Note: I-expressions do not provide special syntax for improper lists,
e.g., (a . b).  When you need them, just use s-expressions or cons.
A _syntax_ for this would be easy, e.g., rules like:
  head -> s-expr hspace+ "." hspace+ s-expr
However, it'd be hard to IMPLEMENT, because "." is a leading character
for many different circumstances (.9, ..., etc.), yet calling the
underlying reader might not be effective.  E.G., clisp's "read" will
fail if given a solo ".".  There doesn't seem to be a compelling need
anyway; you can use s-expressions or cons to construct these,
and there's an implementation headache to create
another syntax in I-expressions to implement them.

Other than in start-expr, "INDENT" matches newline followed by a deeper
indentation than the current one.  Similarly for SAME and DEDENT.
Thus, INDENT/SAME/DEDENT only match in non-initial lines streams that
begin with newline or EOF... and obviously, INDENT can't match an EOF.

**Information provided**
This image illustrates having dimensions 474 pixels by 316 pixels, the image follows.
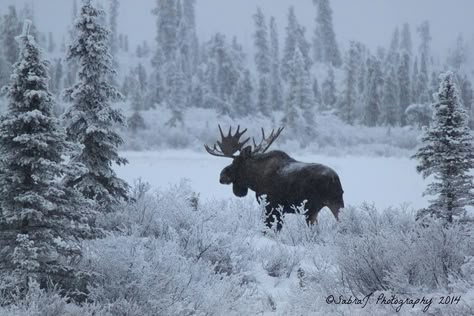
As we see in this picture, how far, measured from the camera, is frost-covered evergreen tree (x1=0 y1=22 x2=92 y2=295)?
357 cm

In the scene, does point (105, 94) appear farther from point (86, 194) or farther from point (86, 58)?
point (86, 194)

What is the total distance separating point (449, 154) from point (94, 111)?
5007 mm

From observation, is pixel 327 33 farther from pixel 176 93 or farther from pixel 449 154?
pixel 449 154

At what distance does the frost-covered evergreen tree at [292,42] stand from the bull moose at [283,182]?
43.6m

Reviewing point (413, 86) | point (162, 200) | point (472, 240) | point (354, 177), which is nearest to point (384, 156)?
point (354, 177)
...
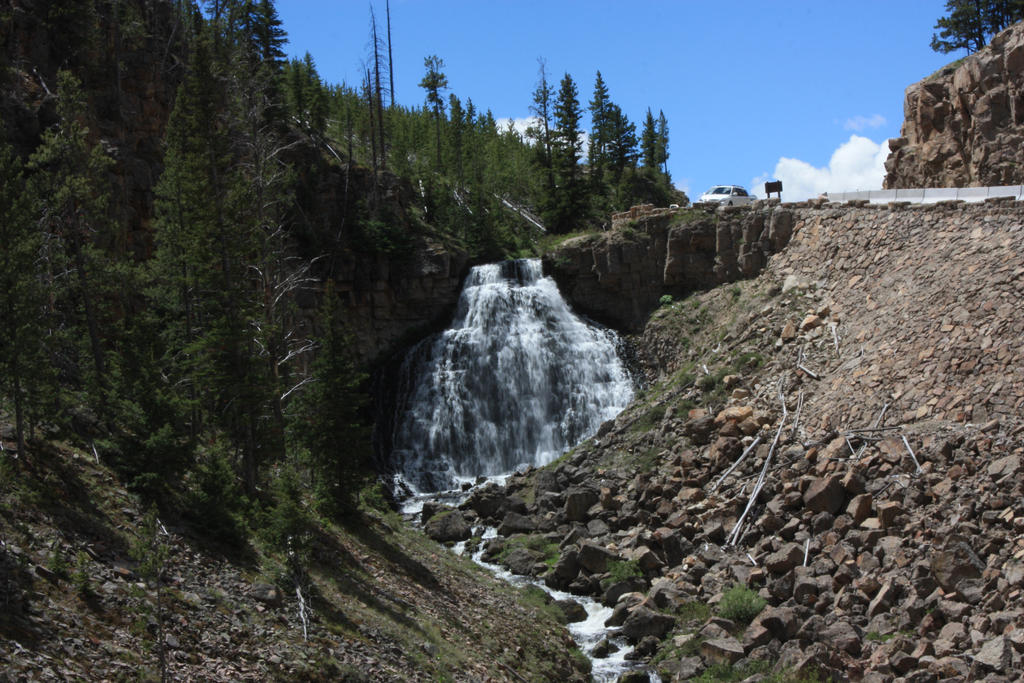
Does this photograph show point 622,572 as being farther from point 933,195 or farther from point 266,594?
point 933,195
--
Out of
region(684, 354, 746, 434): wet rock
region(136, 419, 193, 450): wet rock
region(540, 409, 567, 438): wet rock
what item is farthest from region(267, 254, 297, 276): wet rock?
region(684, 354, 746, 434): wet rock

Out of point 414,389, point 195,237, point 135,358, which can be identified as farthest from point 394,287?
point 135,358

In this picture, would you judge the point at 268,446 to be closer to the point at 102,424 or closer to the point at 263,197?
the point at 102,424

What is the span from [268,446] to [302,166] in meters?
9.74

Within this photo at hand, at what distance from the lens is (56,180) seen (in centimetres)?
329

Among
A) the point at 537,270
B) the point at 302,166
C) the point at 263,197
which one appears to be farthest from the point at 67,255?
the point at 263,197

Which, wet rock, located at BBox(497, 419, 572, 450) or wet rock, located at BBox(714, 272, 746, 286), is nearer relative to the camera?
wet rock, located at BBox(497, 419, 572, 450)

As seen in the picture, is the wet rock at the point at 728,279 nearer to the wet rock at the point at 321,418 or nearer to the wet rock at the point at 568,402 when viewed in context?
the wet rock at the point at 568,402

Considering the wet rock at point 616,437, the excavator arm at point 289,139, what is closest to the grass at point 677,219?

**Task details**
From the I-expressions text, can you extract word for word the part that opens with the words containing "A _syntax_ for" and closes with "match an EOF."?

**Exercise solution**
A _syntax_ for this would be easy, e.g., rules like:
  head -> s-expr hspace+ "." hspace+ s-expr
However, it'd be hard to IMPLEMENT, because "." is a leading character
for many different circumstances (.9, ..., etc.), yet calling the
underlying reader might not be effective.  E.G., clisp's "read" will
fail if given a solo ".".  There doesn't seem to be a compelling need
anyway; you can use s-expressions or cons to construct these,
and there's an implementation headache to create
another syntax in I-expressions to implement them.

Other than in start-expr, "INDENT" matches newline followed by a deeper
indentation than the current one.  Similarly for SAME and DEDENT.
Thus, INDENT/SAME/DEDENT only match in non-initial lines streams that
begin with newline or EOF... and obviously, INDENT can't match an EOF.